STELLA JEAN
La créatrice italo-haïtienne oeuvre à plus d’éthique, de responsabilité et de diversité dans l’industrie de la mode. Elle nous explique comment. Vicky Chahine
Depuis vos débuts, vous oeuvrez pour plus de diversité dans la mode italienne. Quel regard portez-vous sur le multiculturalisme dans votre pays? L’Italie tend malheureusement vers l’extrême droite… Si les créateur·rices BIPOC (Noir·es, autochtones et personnes de couleur) venu·es de l’étranger sont accepté·es, celles et ceux qui travaillent en Italie sont invisibilisé·es. En 2020, j’ai décidé d’arrêter de défiler pendant la Fashion Week milanaise tant qu’il n’y aurait pas d’autres designers noir·es inscrit·es au calendrier officiel.
Vous êtes finalement revenue lors de la dernière Fashion Week en invitant des créateur·rices lors d’un défilé… Dans le cadre de notre plateforme WAMI (We Are Made in Italy), nous avons organisé un grand défilé en collaboration avec Edward Buchanan, qui a travaillé chez Bottega Veneta. Quinze autres designers ont pu ainsi présenter leur collection. La Camera Nazionale della Moda Italiana nous a soutenu·es en nous prêtant un lieu pour défiler. On ne nous fait pas de place donc nous devons créer nous-mêmes cet espace.

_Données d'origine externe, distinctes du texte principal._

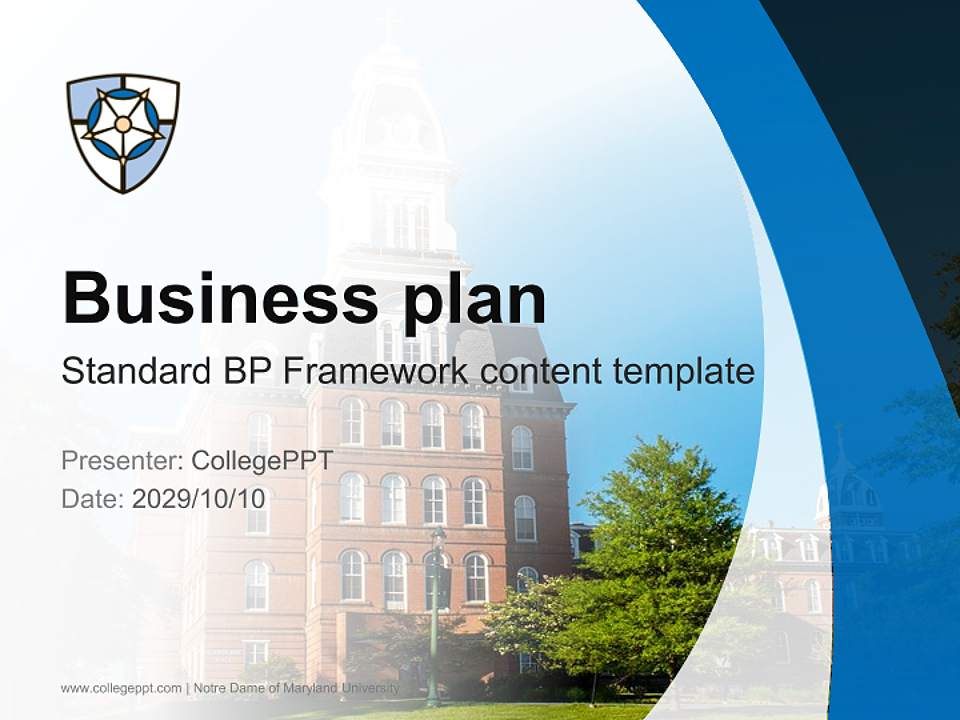 Business plan

Standard BP Framework content template

Presenter: CollegePPT
Date: 2029/10/10

www.collegeppt.com | Notre Dame of Maryland University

Comment les questions de diversité ont évolué ces dernières années?
Je remarque plus de multiculturalisme sur les podiums ou dans les séries mode mais plus qu’une représentation visuelle, nous avons besoin d’une égalité en termes de responsabilités et de rémunérations. Je suis née dans l’Italie du début des années 80, seule fille à la peau noire de mon école. J’ai toujours eu à coeur de montrer qu’il fallait envisager les différences comme une opportunité.
Quel rapport la mode a-t-elle avec l’Afrique, que vous évoquez souvent? L’Afrique reste trop souvent une image sur un moodboard. Le continent doit devenir un partenaire créatif et être intégré dans l’élaboration des collections. Si une marque trouve le chapeau kenyan inspirant, qu’elle ne le réplique pas mais qu’elle le fasse plutôt confectionner par des artisans sur place.
En tant que créatrice, comment incluezvous la diversité dans vos collections? Il est plus facile de se servir de la beauté pour capter l’attention, puis de raconter son histoire. La diversité est présente dans ma mode puisque je suis le fruit de cultures italienne et haïtienne. En parallèle d’une production en majorité italienne, nous collaborons avec des artisanes d’un pays qui change chaque saison: Haïti, Bénin, Pérou... Nous nous associons avec une communauté de femmes pour mêler leurs techniques ancestrales avec un design italien afin de toucher un marché international. Les marques investissent des milliards pour apprendre à être responsables alors qu’il suffit de regarder ces femmes qui créent avec ce dont elles disposent, qui transforment tout et ne gâchent rien.